O capitão Sucena, comandante da companhia em Quipedro, entre ratos e mosquitos, homens a feder a suor, alterados e hostis, ele envolto no seu robe de seda púrpura, brasão dos Sucena bordado ao peito, perfumado, a fumar Marlboro, a perorar, distante.

O reitor Navarro, salazarista, o das cuecas de delicada lingerie, transido, a visitar Quipedro no seu fato azul-marinho, camisa de seda branca, sapato de verniz, a proporcionar a salvação: Luanda, Estudos Gerais Universitários de Angola, família, casa, ar condicionado, quilómetros de papel higiénico.

Memórias. Perecíveis memórias que o livro resgata. Impressivo testemunho, documento incontornável sobre a guerra colonial em Angola, nos alvores da luta de libertação. No desespero, na adversidade, no temor, no respeito pela tenacidade do gesto guerrilheiro, aos poucos despertaram consciências deste lado, se forjou uma vontade que eclodiu Abril. O livro, este livro, integra o acervo das obras necessárias para reflectir sobre um período decisivo da história dos povos que falam Português, de modo particular em Portugal, em África. Com verdade, cruzando páginas de vocação documental, um dia-a-dia rés à insânia, à depressão, com relatos impressivos de meticuloso recorte criativo.
Perdura o medo. Medo que se aloja no corpo e nem o tempo apaga, medo de tudo, de todos dono. Perduram os horrores da guerra: minas, emboscadas, bombardeios, napalm, “as lavras incendiadas, homens, mulheres e crianças atingidos ou a fugir em todas as direcções”. E de novo os aviões, o martírio, homens, mulheres, crianças. E de novo.
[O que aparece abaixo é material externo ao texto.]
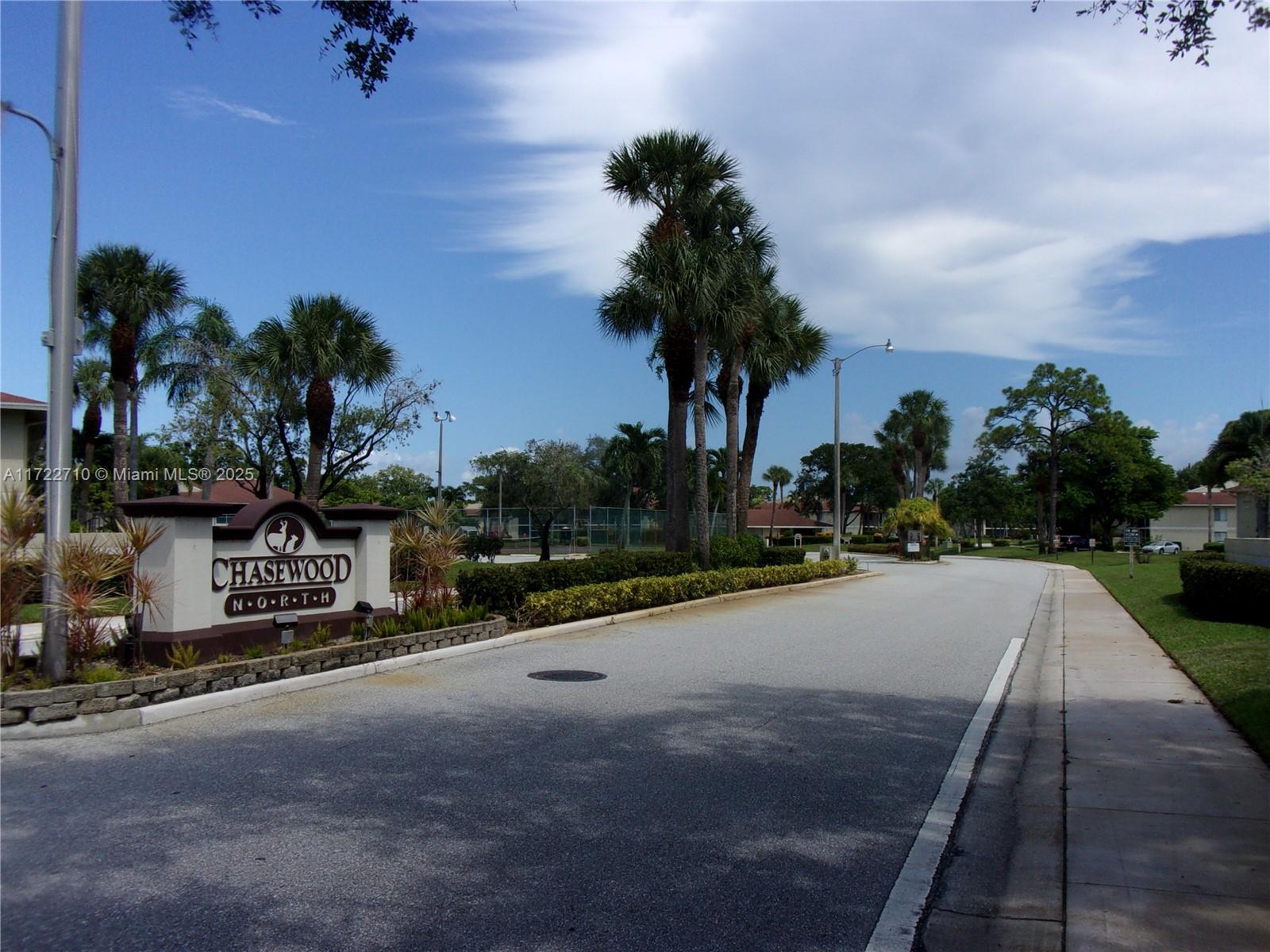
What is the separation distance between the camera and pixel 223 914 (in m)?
4.20

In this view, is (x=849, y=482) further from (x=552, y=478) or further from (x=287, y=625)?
(x=287, y=625)

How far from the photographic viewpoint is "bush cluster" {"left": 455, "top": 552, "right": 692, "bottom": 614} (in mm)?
14516

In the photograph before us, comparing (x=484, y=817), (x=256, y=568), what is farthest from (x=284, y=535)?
(x=484, y=817)

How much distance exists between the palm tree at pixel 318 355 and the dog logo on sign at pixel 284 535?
15960mm

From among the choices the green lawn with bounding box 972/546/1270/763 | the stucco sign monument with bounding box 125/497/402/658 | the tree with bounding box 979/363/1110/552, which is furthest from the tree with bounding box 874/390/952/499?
the stucco sign monument with bounding box 125/497/402/658

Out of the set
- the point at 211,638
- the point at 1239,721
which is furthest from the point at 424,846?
the point at 1239,721

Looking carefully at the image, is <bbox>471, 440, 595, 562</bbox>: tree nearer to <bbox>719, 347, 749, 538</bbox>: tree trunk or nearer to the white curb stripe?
<bbox>719, 347, 749, 538</bbox>: tree trunk

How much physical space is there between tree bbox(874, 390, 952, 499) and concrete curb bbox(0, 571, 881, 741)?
5411cm

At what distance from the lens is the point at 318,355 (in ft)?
87.5

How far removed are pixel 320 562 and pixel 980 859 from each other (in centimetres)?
Answer: 832

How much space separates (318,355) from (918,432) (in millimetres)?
48153

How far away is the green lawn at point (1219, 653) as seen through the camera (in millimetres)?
8766

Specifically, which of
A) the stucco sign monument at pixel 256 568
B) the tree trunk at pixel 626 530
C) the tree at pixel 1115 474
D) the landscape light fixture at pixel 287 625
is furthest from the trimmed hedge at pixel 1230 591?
the tree at pixel 1115 474

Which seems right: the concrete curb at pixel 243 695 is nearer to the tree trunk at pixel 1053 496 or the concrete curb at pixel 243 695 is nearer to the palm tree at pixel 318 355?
the palm tree at pixel 318 355
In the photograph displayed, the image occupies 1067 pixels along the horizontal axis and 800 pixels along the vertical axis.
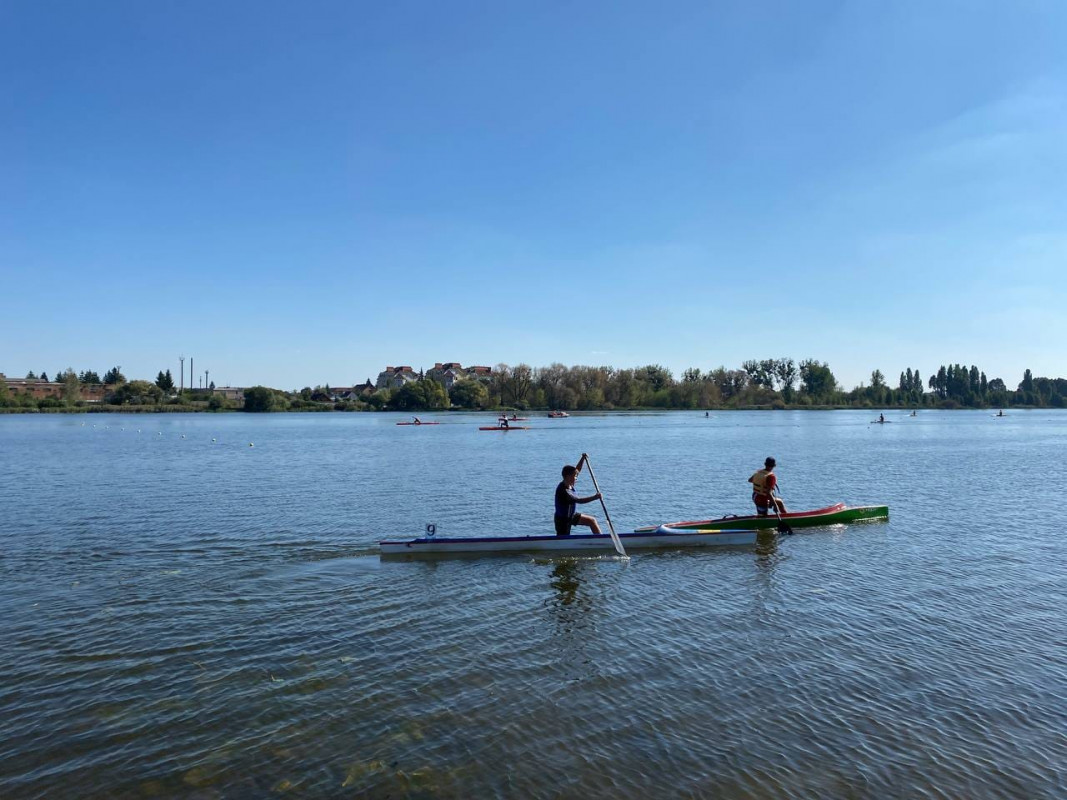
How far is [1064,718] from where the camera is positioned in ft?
26.5

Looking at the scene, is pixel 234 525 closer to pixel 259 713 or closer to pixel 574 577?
pixel 574 577

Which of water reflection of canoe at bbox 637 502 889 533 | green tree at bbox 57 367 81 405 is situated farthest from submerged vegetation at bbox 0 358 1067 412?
water reflection of canoe at bbox 637 502 889 533

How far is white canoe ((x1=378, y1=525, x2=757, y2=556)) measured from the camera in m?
16.2

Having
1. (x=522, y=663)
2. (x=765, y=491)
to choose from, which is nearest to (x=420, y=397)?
(x=765, y=491)

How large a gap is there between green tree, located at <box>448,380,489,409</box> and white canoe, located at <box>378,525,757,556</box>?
148851mm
Perdura o grito do soldado Fernandes engolido pelo buraco da ponte, pela noite, pela trovoada, a chuva, o rio, pelo silêncio das lágrimas. E o tempo a passar devagar. O tempo parado. O sobressalto, a fome, a sopa de capim, os cigarros de capim, a paisagem de capim, o desespero de capim, a falta de tabaco, homens a bater com a cabeça nas paredes, a guerra das cervejas, Cuca, Nocal, a bebedeira, metralha, altercações, intriga, o corpo franzino da prisioneira Graça, fotografada entre sorrisos, depois espancada, entregue à Pide, no mato a bala do mata-alferes, exacta, sobre a fronte.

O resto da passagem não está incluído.